…
好恶心。
可有时候,好的不灵坏的灵,不想曹操出现,曹操也来了。
就在谢景煜掏出那平安符,深情款款说什么“宫里波谲云诡,这平安符你戴着。要是日后受了欺负,陛下不心疼,煜哥哥帮你撑腰”的时候——
【叮!你的反派已上线。】
【哈哈哈哈皇帝的表情真丰富,头上幽绿幽绿的。】
【我的爸啊大哥,男主是影帝吧?这种瞎话也说的出来,还撑腰,怎么对女主就各种虐身虐心,他到底爱谁?】
【俗话说男人三分醉,演到你流泪,我看男主谁也不爱,纯自私。】
戚以棠却被惊得一个激灵,眼前一黑。
完了,又被抓包了。
李德贵也想去死一死,他的贵妃娘娘诶,为什么总是要和陛下不喜欢的恭王“私会”?
这不是在龙屁股上拔毛吗?
从他们的视角看过去,恭王受着伤仍风度翩翩,手里拿着平安符,不知道在说什么,而娘娘听得很认真。
老情人见面,现情人分外眼红啊。
李德贵都不敢抬头去看谢瓴的脸色。
其实戚以棠也不敢转身,老天奶,她真的已经回头是岸了,谁知道岸边还躺着只大乌龟王八。
“……棠儿,你在听我说吗?”谢景煜深情缱绻。
戚以棠却又后退一步,“恭王请自重,本宫还用不着你来关心。

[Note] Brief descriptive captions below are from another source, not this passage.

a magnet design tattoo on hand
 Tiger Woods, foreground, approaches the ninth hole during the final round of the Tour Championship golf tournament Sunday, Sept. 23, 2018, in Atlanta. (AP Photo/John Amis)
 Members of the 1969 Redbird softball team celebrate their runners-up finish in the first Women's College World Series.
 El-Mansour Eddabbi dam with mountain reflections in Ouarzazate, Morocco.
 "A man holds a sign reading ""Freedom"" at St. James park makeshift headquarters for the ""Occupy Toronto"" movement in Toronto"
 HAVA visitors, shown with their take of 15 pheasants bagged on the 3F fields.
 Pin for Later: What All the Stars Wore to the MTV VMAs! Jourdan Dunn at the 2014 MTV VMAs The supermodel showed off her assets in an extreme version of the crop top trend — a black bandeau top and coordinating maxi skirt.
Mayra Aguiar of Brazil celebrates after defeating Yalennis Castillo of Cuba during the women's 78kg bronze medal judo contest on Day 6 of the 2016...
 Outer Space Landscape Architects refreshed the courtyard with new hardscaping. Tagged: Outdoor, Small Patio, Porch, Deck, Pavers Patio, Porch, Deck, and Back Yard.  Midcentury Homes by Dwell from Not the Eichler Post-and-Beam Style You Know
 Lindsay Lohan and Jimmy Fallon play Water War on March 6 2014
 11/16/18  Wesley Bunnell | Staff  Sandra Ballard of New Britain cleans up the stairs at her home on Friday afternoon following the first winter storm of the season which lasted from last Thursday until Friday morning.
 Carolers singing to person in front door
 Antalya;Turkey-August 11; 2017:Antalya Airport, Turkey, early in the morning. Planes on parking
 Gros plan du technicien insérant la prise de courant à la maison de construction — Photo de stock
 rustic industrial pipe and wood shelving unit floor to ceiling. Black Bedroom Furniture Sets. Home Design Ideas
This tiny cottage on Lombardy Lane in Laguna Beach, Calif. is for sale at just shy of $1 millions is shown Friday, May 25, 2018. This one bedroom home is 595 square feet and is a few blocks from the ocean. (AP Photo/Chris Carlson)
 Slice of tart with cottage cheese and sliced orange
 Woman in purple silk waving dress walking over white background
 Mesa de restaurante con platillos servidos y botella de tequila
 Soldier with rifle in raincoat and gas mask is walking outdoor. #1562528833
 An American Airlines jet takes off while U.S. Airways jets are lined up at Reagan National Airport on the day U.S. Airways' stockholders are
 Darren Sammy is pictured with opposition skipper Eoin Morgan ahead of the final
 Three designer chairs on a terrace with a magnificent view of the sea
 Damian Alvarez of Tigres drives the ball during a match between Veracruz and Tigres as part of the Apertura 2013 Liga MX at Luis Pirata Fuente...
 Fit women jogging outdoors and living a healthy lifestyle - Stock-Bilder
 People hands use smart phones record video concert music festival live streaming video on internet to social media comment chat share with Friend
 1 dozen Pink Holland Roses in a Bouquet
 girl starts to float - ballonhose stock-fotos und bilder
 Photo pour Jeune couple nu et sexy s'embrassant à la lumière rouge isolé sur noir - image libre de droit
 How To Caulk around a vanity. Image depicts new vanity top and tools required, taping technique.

”
谢景煜递出去的平安符无人接,就这么落到地上。
气氛微妙地凝滞了一瞬。
而戚以棠面无表情,转身就走,却在见到身后那抹玄色身影时,故作惊讶地顿住脚步。
“砚之,你怎么来了?”
谢景煜也看到了,目光微变,随即行礼,“参见陛下。”
谢瓴没有看他,只是一步步走近,宣誓主权一般将戚以棠揽进怀里。
“二哥好雅兴,吊着手臂不在家养病,这么闲得慌?”
谢景煜笑意未变,隐隐带着讥讽,“有劳陛下关心,都怪算命的说臣命犯小人,需得借点真龙之气驱邪,臣便想着进宫面圣,也好沾沾陛下身上的福气啊。”
谢瓴轻嗤,“真龙之气岂是人人都能借的?”
“若是二哥平日里尽干些下三滥的勾当,小鬼缠身,那真是什么算命先生都救不了。”
【皇帝这张嘴绝了,老阴阳大师了。】
【不知道为什么,好爽啊,讨厌装逼男。】
戚以棠听得懂他们是在打机锋,但却不知道具体在说什么。